Daily Thunder Rumblings – 16 June 2017


Enes Kanter thinks Russell Westbrook will finish out his career in Oklahoma City: “Enes Kanter has been very outspoken this summer, but this time it was about Russell Westbrook. In an interview with SI.com published Thursday, the Thunder center said he thinks Westbrook, who isn’t a free agent this summer but is eligible for the Designated Veteran Player Exception contract which would keep him in Oklahoma City an additional five years, will stay with the Thunder his entire career. “One thing I saw about him is he’s a loyal guy,” Kanter said. “I understand he’s from L.A., he loves L.A., he goes to L.A. every summer, but he’s a loyal player. “I think he’s gonna finish his career in Oklahoma City.”

In the midst of a Jerry West to LA Clippers article, we start to see the bread crumb-like rumors of Blake Griffin possibly going to Oklahoma City: “Paul also has plans to talk with the Houston Rockets and Denver Nuggets, one executive said. Griffin can sign a five-year deal worth $175 million with L.A., or sign a four-year deal worth $130 million with another team. The Boston Celtics and Oklahoma City Thunder are two teams that will make a bid for Griffin, according to several executives.”
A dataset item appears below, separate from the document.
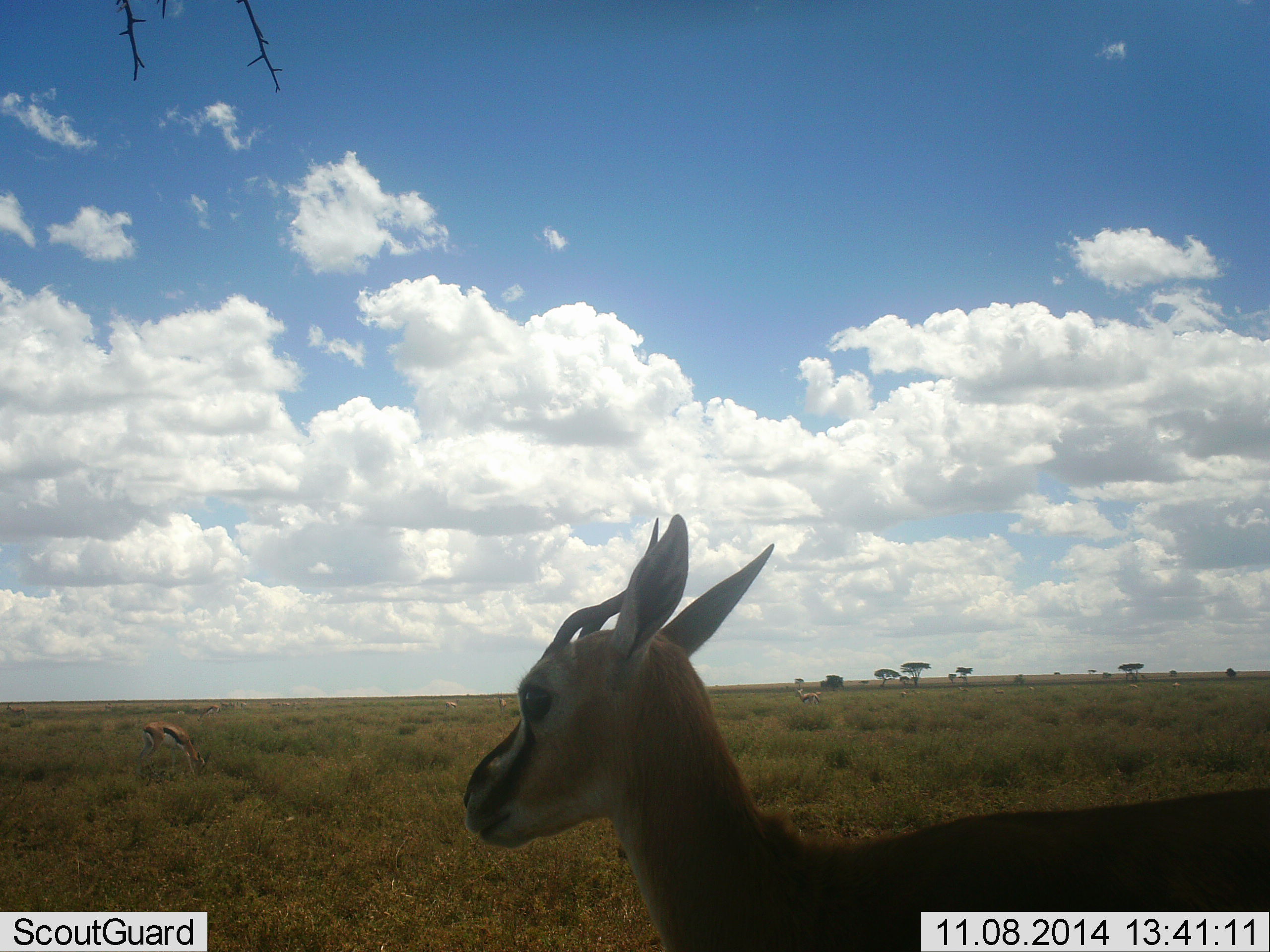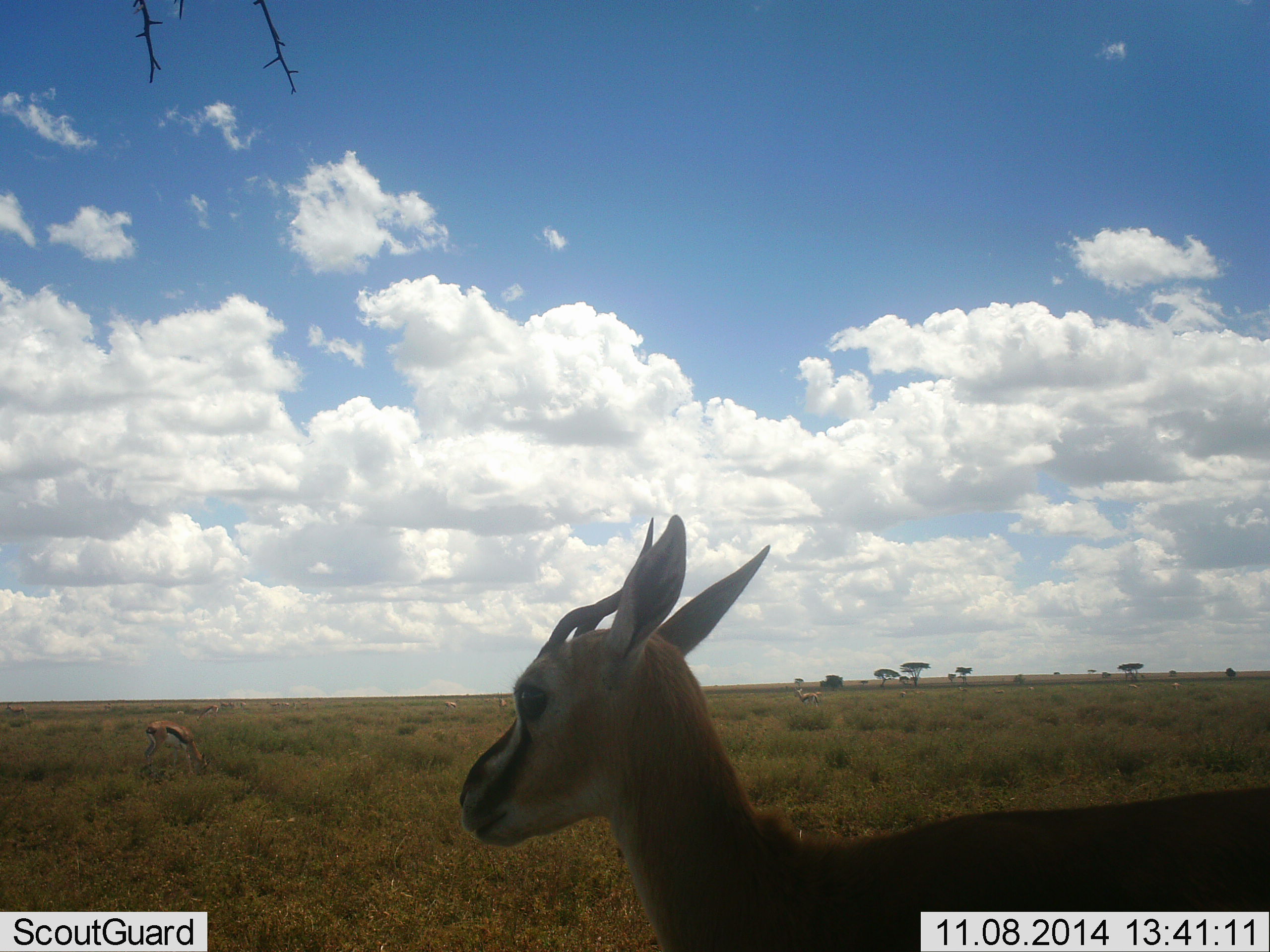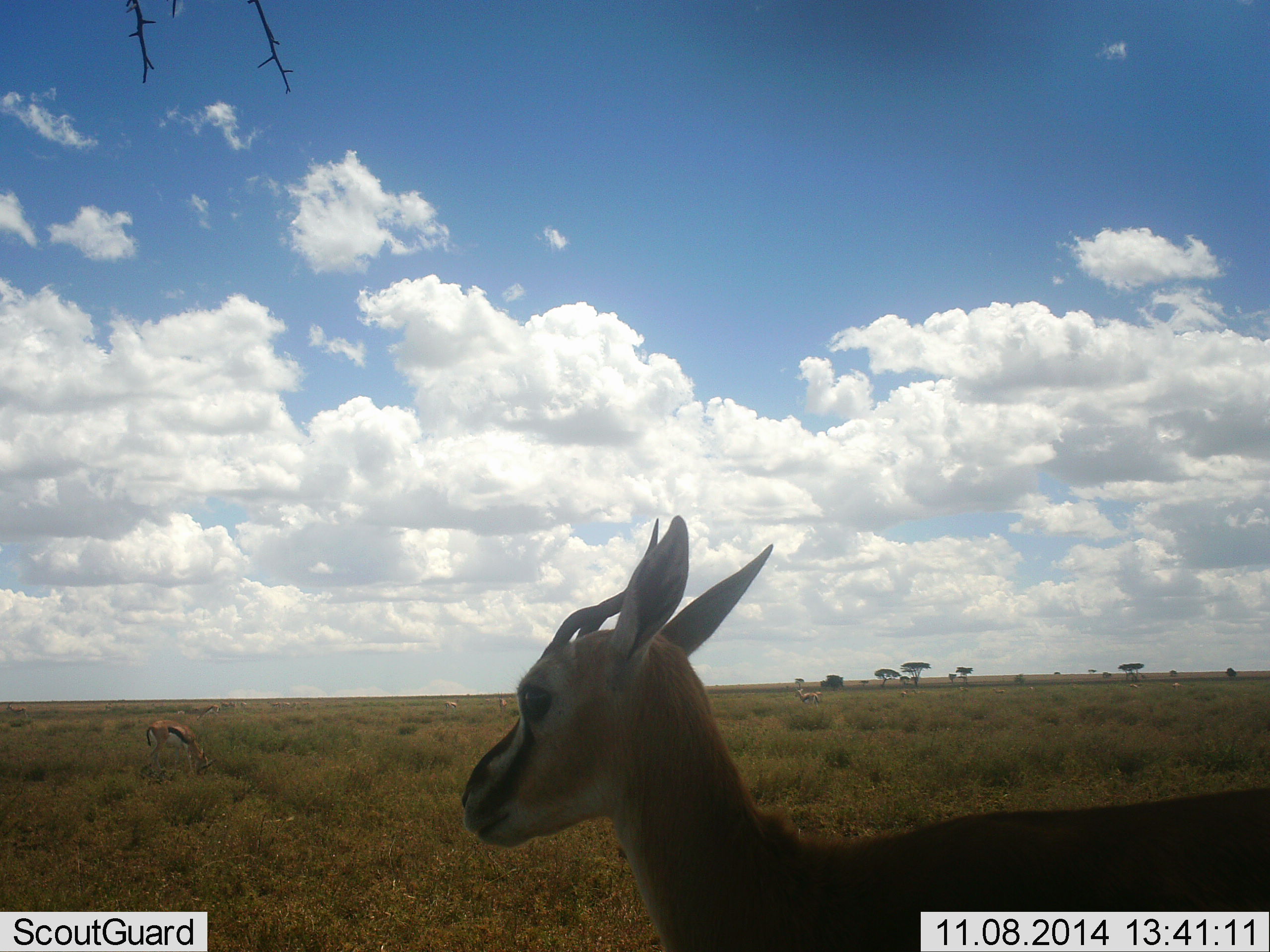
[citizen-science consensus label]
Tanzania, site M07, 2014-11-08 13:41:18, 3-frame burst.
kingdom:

The Thunder Buddies podcast looks at what a Kevin Durant title says about the Thunder.

Erik Horne looks at draft prospect Semi Ojeleye: “While Ojeleye has had an elite body since being named 2013 Parade Magazine National Player of the Year as a senior in Ottawa, Kan., he wasn’t a hit at the onset of his collegiate career. Ojeleye started at Duke and played 17 games as a freshman in 2013-14, but played only six as a sophomore before transferring. He sat out the 2015-16 season and his first semester at SMU this season before winning American Athletic Conference Player of the Year with the Mustangs as a junior. SMU played the 93rd-best schedule in the NCAA last season, which raises questions about the jump in competition for Ojeleye from a non-Power 5 conference to the NBA. But what’s unquestionable is Ojeleye’s offensive efficiency during the 2016-17 campaign.”

Enes Kanter: Game recognize game.

Fred Katz on the Thunder not needing to keep the 21st pick: “Oklahoma City is scheduled to go 21st come June 22’s NBA Draft. But there’s a chance it may never make its pick. The Thunder could end up trading out of the first round altogether, holding onto their first-rounder just in case someone high on their draft board slips to them but then dealing it come their time to select. They would hope to bring back a future first-rounder and a 2017 second in the hypothetical exchange. Of course, the NBA doesn’t allow teams to go two years without a first-round pick, and the Thunder have already dealt their 2018 first-rounder to Utah and another future first-rounder to Philadelphia. So, if OKC decided to flip its first-rounder, it would likely have to come to a deal in principle before making the pick and then select on behalf of its trade partner come its turn, a not unusual procedure. The trade would be consummated some time after the selection. Why is this a possibility? It comes back to money.”

Enes, what are your feelings on Kevin Durant going to the Warriors.

If living in a home once owned by Thunder assistant coach Maurice Cheeks is on your bucket list, it’s time to get your checkbook out: “The luxurious one-time home of former Philadelphia 76ers point guard and head coach Maurice Cheeks, a leading member of the team’s 1983 championship roster, has hit the market on the Main Line. Sold by Cheeks in 1993, the Wynnewood home 1121 Remington Road was recently listed with Coldwell Banker Preferred at an asking price of $1,575,000.”

Rumble visited Alex Abrines yesterday.

Former NBA commissioner David Stern discussed the Sonics’ move with former Sonics reporter Nunyo Demasio: “When asked about the team’s transition in ownership from Howard Schultz to Clay Bennett, Stern said Schultz was surprised by how hard it was to sell tickets. “He’s a great marketer, but he wasn’t selling a lot of tickets in Seattle, and he sold the team. And Clay Bennett bought it; Howard made a good profit.” And once Bennett had the team, Stern noted “he couldn’t get a building done. He hired lobbyists — he did all kinds of things, and it didn’t work.”